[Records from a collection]
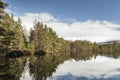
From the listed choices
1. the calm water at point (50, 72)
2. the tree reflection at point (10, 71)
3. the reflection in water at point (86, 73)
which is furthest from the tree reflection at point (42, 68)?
the tree reflection at point (10, 71)

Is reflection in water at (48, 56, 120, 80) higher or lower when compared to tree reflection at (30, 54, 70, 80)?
lower

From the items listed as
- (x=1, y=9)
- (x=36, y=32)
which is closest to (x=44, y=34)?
(x=36, y=32)

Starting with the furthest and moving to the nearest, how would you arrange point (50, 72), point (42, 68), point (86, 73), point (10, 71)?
point (42, 68), point (50, 72), point (86, 73), point (10, 71)

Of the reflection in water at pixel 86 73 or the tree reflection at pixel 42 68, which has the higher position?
the tree reflection at pixel 42 68

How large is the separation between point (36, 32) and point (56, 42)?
37359 millimetres

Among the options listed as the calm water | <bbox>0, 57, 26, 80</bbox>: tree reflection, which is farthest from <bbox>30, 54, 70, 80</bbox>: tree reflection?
<bbox>0, 57, 26, 80</bbox>: tree reflection

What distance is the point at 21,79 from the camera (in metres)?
39.0

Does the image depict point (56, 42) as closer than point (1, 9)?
No

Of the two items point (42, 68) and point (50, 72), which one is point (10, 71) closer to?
point (50, 72)

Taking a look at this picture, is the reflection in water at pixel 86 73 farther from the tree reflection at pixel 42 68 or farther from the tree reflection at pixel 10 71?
the tree reflection at pixel 10 71

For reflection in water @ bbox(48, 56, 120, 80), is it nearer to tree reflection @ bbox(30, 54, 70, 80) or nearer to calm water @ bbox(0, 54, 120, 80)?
calm water @ bbox(0, 54, 120, 80)

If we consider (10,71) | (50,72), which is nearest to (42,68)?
(50,72)

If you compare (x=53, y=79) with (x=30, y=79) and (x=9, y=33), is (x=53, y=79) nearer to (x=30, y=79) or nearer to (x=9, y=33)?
(x=30, y=79)

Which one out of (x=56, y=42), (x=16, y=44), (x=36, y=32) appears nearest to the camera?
(x=16, y=44)
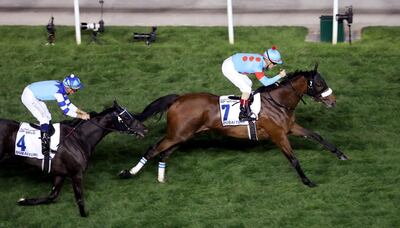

## Given exercise
Reproduce every one of the records above word for word, omitting the pictures.

## Problem solution
From the listed choices
1. the calm water at point (50, 72)
2. the tree reflection at point (10, 71)
3. the reflection in water at point (86, 73)
which is furthest from the tree reflection at point (42, 68)?
the tree reflection at point (10, 71)

Is reflection in water at (48, 56, 120, 80) higher or lower when compared to tree reflection at (30, 54, 70, 80)?
lower

From the items listed as
- (x=1, y=9)
- (x=36, y=32)
which is closest to (x=44, y=34)?
(x=36, y=32)

Starting with the furthest and moving to the nearest, how would you arrange point (50, 72), point (42, 68), point (86, 73), point (10, 71)?
point (42, 68), point (50, 72), point (86, 73), point (10, 71)

Of the reflection in water at pixel 86 73 or the tree reflection at pixel 42 68, which has the higher position?
the tree reflection at pixel 42 68

How large is the separation between point (36, 32) and point (56, 42)?
37359 millimetres

Among the options listed as the calm water | <bbox>0, 57, 26, 80</bbox>: tree reflection, which is farthest from <bbox>30, 54, 70, 80</bbox>: tree reflection?
<bbox>0, 57, 26, 80</bbox>: tree reflection

What distance is the point at 21,79 from the camera (in metres)?
39.0

Does the image depict point (56, 42) as closer than point (1, 9)?
No

Of the two items point (42, 68) and point (50, 72), which one is point (10, 71) closer to?
point (50, 72)

Taking a look at this picture, is the reflection in water at pixel 86 73 farther from the tree reflection at pixel 42 68 or farther from the tree reflection at pixel 10 71?
the tree reflection at pixel 10 71

For reflection in water @ bbox(48, 56, 120, 80), is it nearer to tree reflection @ bbox(30, 54, 70, 80) or nearer to calm water @ bbox(0, 54, 120, 80)?
calm water @ bbox(0, 54, 120, 80)

If we consider (10,71) | (50,72), which is nearest to (42,68)?
(50,72)

If you compare (x=53, y=79) with (x=30, y=79) and (x=9, y=33), is (x=53, y=79) nearer to (x=30, y=79) or nearer to (x=9, y=33)?
(x=30, y=79)

Which one out of (x=56, y=42), (x=16, y=44), (x=36, y=32) appears nearest to the camera?
(x=16, y=44)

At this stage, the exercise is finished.